Unos diez minutos después de desearnos mutua buena suerte, continuaba en mi saco de bolitas, pensando en ella.
Julia, Laura, Álex, Elena y el resto de los personajes de la Gran Comedia Humana.
Laura, de Otto Preminger.
Ni yo era Dana Andrews ni la realidad se parecía en nada a la ficción, por más que los Malla del mundo se empeñaran en decorar sus escenas.
Es curioso, pensé en ello de pronto: la noche en que mataron a Laura, yo creía haber oído gritos. Primero se me antojó un sueño; después, al descubrir su cuerpo, me dio por pensar que habían sido reales. Casi me sentí culpable. Ahora volvía a resultar un sueño. Malla no les había dado tiempo a gritar, a ninguno de los dos. Y yo soñé gritos. Mi subconsciente soñó gritos.
Extraño.
Me levanté y fui a mi discoteca casera. Necesitaba un poco de música. Necesitaba a mis Beatles. Miré los discos y recordé que ellos nunca le habían cantado a ninguna Laura, pero sí a una Julia. La madre de Lennon. Era uno de los temas del doble álbum blanco.
El mismo de «Helter Skelter» y de «Piggies».
Escuché «Julia» una sola vez.
Ésa fue mi señal para ponerme en marcha.
Regresé al teléfono, maldije una vez más el hecho de que Paco no regresara de sus vacaciones hasta el domingo por la noche, y marqué el número de la policía. No conocía a nadie salvo a él, así que me daba igual con quién hablar. Una voz grave y recia me sacudió el tímpano desde el otro lado.
– Central, ¿dígame?
– Quiero denunciar un crimen -dije.
Al otro lado del hilo telefónico, el hombre se puso en situación.
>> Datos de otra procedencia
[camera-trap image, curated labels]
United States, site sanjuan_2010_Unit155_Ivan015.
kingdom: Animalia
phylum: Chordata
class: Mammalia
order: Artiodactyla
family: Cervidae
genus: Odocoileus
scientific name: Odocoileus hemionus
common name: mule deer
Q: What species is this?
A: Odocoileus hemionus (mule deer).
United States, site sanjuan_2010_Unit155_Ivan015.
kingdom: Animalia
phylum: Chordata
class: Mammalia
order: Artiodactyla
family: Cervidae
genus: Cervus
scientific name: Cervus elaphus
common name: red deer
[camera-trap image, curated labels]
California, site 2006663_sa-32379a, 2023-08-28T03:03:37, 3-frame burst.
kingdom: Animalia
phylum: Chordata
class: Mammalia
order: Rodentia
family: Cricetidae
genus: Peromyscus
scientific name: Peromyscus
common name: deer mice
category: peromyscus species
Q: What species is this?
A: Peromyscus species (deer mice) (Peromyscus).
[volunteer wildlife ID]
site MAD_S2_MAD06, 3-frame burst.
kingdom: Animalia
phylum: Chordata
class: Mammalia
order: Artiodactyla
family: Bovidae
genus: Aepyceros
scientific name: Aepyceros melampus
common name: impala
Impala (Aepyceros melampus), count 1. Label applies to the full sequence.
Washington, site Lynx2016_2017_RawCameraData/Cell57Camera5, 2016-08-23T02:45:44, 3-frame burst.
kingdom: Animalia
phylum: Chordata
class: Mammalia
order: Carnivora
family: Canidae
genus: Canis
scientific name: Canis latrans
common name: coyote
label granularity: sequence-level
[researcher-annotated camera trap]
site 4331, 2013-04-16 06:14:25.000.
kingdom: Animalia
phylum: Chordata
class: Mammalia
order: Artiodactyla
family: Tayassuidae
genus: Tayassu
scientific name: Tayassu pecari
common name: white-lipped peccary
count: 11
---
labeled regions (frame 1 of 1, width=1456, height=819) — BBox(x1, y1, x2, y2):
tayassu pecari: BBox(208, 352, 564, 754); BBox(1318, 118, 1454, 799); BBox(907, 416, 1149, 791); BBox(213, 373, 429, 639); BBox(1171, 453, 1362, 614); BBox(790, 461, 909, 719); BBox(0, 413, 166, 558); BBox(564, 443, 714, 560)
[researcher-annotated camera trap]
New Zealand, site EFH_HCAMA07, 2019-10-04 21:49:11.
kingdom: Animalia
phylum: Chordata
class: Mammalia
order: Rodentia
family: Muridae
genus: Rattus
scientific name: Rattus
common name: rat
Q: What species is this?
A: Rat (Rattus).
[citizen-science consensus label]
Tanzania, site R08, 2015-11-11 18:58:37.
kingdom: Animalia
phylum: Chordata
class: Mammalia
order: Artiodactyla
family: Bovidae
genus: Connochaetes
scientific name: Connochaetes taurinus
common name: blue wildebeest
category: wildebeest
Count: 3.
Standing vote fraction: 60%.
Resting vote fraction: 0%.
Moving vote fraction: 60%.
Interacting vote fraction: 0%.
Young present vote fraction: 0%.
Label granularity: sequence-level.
– Hable -me pidió con voz aún más grave.
– Ha habido un asesinato en Juan Sebastián Bach.
– Aguarde, ¿quién? Juan Sebastián qué? ¿Es la víctima?
Tuve ganas de echarme a reír, pero de verdad, liberando mis nervios y la tensión de aquellas veinticuatro horas. Reír por encima del cansancio, el calor y el recuerdo de mi vecina destripada y llena de moscas.
Las malditas moscas hijas de puta.
– Juan Sebastián Bach es el nombre de la calle -dije despacio-. ¿Se lo deletreo?
El policía tomó nota.
– También hay un hombre muerto en una torre de la calle Pomaret y otro en un piso de la calle Mallorca, entre Aribau y Muntaner.
– Oiga, ¿me toma el pelo?
– Qué más quisiera yo.
– Repítamelo despacio, y dígame quién es usted.
– Pásense por aquí y se lo cuento todo, ¿de acuerdo?
Tomó nota de mi nombre y de la dirección. Imaginé que ya estarían movilizándose. Los tendría en casa en menos de cinco minutos. Un enjambre y la locura.
– No se mueva de donde está, ¿de acuerdo? Y no toque nada.
Se iban a enfadar, y mucho, aunque les diera el caso resuelto.
¿No tocar nada?
Colgué el teléfono.
Cinco minutos.
¿Qué hace uno en cinco minutos mientras espera a la policía?
Tenía que llamar al periódico, darles la noticia, soltar a los perros antes de que me los echaran a mí, hablar con Carlos Pastor y calmar a Primi Moncada, y pedir que mandaran a alguien para que les contase la historia.
O parte de ella.
La justa.
Sólo la justa.
Pero no me moví, seguí pensando en Julia hasta que volví a poner la canción de los Beatles.
A veces basta un minuto de paz antes de la tormenta.
Justo cuando terminó la última nota, escuché el aullido de las sirenas de la policía acercándose a toda velocidad.